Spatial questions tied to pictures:
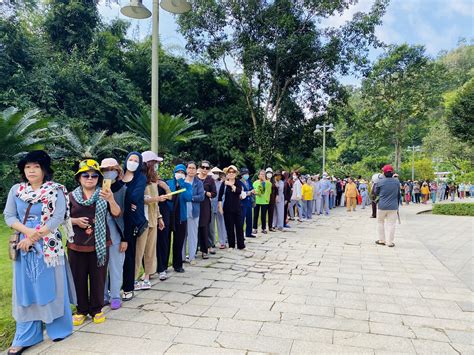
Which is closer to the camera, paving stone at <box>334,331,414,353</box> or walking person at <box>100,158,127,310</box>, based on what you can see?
paving stone at <box>334,331,414,353</box>

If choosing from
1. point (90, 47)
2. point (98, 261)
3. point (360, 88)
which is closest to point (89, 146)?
point (90, 47)

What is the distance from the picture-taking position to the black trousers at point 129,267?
4.21m

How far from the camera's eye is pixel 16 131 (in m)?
10.4

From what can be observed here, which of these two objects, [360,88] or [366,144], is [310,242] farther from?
[366,144]

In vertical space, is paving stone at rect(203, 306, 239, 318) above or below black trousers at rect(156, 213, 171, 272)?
below

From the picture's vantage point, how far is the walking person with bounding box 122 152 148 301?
4.16 m

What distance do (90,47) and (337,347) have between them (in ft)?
56.2

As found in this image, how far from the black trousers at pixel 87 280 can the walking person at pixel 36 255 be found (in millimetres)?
302

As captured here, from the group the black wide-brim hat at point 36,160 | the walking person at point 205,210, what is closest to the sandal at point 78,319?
the black wide-brim hat at point 36,160

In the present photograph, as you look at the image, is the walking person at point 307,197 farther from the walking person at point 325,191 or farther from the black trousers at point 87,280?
the black trousers at point 87,280

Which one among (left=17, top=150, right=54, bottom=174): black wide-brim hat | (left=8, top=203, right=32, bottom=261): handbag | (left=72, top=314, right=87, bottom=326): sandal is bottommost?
(left=72, top=314, right=87, bottom=326): sandal

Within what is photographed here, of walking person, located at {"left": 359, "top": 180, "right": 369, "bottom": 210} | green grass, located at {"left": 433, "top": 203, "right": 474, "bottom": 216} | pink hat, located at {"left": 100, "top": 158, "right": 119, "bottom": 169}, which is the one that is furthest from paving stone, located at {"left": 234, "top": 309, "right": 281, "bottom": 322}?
green grass, located at {"left": 433, "top": 203, "right": 474, "bottom": 216}

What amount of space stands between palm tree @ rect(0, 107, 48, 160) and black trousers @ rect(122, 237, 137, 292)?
8.02 metres

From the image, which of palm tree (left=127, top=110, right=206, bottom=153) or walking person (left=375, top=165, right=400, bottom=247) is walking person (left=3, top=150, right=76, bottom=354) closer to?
walking person (left=375, top=165, right=400, bottom=247)
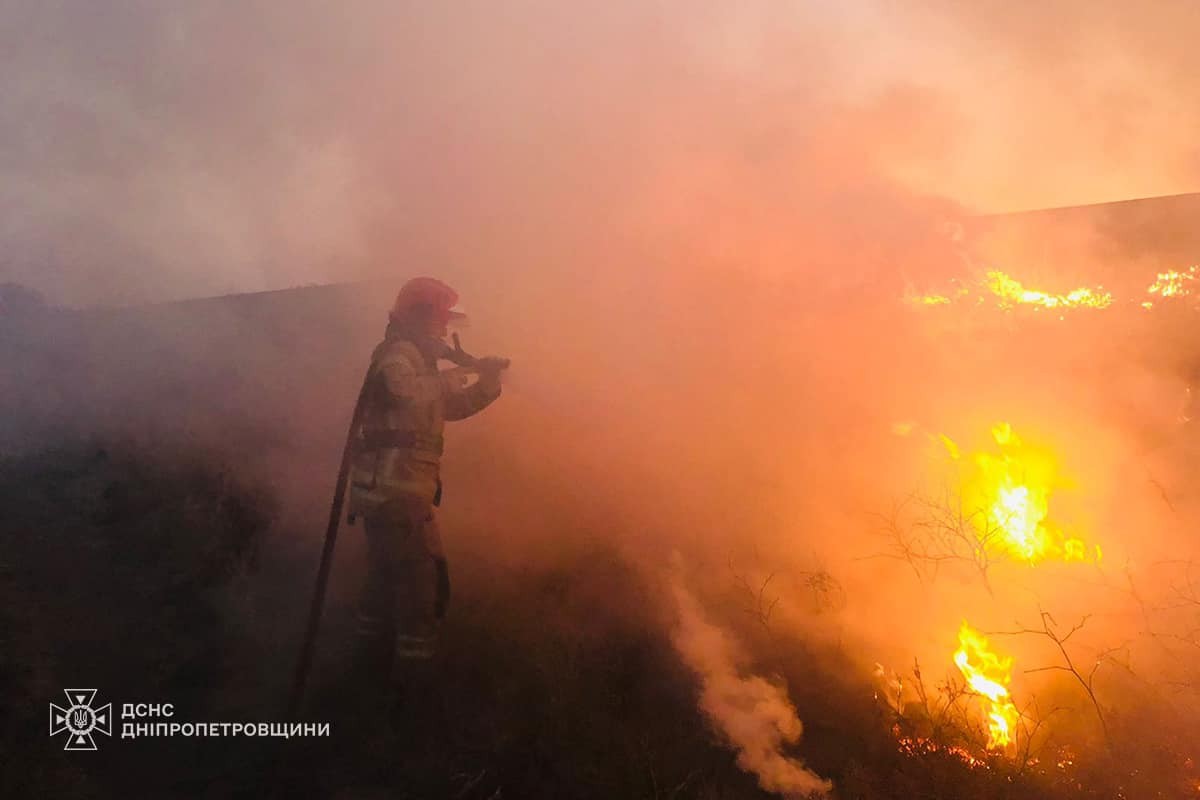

Instructions for the task: Retype all the rows above word for word, leaving out the pictures.

Response below:
Which is closer to the camera, paving stone at <box>334,331,414,353</box> or walking person at <box>100,158,127,310</box>, based on what you can see?
paving stone at <box>334,331,414,353</box>

If choosing from
1. point (90, 47)
2. point (98, 261)
3. point (360, 88)
which is closest to point (89, 146)?
point (90, 47)

What is the distance from the picture-taking position to the black trousers at point 129,267?
4.21m

How far from the camera's eye is pixel 16 131 (in m)?
10.4

From what can be observed here, which of these two objects, [360,88] or [366,144], is [310,242] farther from?
[366,144]

In vertical space, is paving stone at rect(203, 306, 239, 318) above or below black trousers at rect(156, 213, 171, 272)?
below

From the picture's vantage point, how far is the walking person with bounding box 122 152 148 301?
4.16 m

What distance do (90,47) and (337,347) have between them (in ft)?
56.2

As found in this image, how far from the black trousers at pixel 87 280 can the walking person at pixel 36 255 be found (in millimetres)?
302

As captured here, from the group the black wide-brim hat at point 36,160 | the walking person at point 205,210, what is closest to the sandal at point 78,319?
the black wide-brim hat at point 36,160

In the present photograph, as you look at the image, is the walking person at point 307,197 farther from the walking person at point 325,191 or farther from the black trousers at point 87,280?
the black trousers at point 87,280

Which one among (left=17, top=150, right=54, bottom=174): black wide-brim hat | (left=8, top=203, right=32, bottom=261): handbag | (left=72, top=314, right=87, bottom=326): sandal is bottommost?
(left=72, top=314, right=87, bottom=326): sandal

Within what is photographed here, of walking person, located at {"left": 359, "top": 180, "right": 369, "bottom": 210} | green grass, located at {"left": 433, "top": 203, "right": 474, "bottom": 216} | pink hat, located at {"left": 100, "top": 158, "right": 119, "bottom": 169}, which is the one that is furthest from paving stone, located at {"left": 234, "top": 309, "right": 281, "bottom": 322}?
green grass, located at {"left": 433, "top": 203, "right": 474, "bottom": 216}

What amount of space stands between palm tree @ rect(0, 107, 48, 160) and black trousers @ rect(122, 237, 137, 292)?
8.02 metres

From the image, which of palm tree (left=127, top=110, right=206, bottom=153) or walking person (left=375, top=165, right=400, bottom=247) is walking person (left=3, top=150, right=76, bottom=354) closer to?
walking person (left=375, top=165, right=400, bottom=247)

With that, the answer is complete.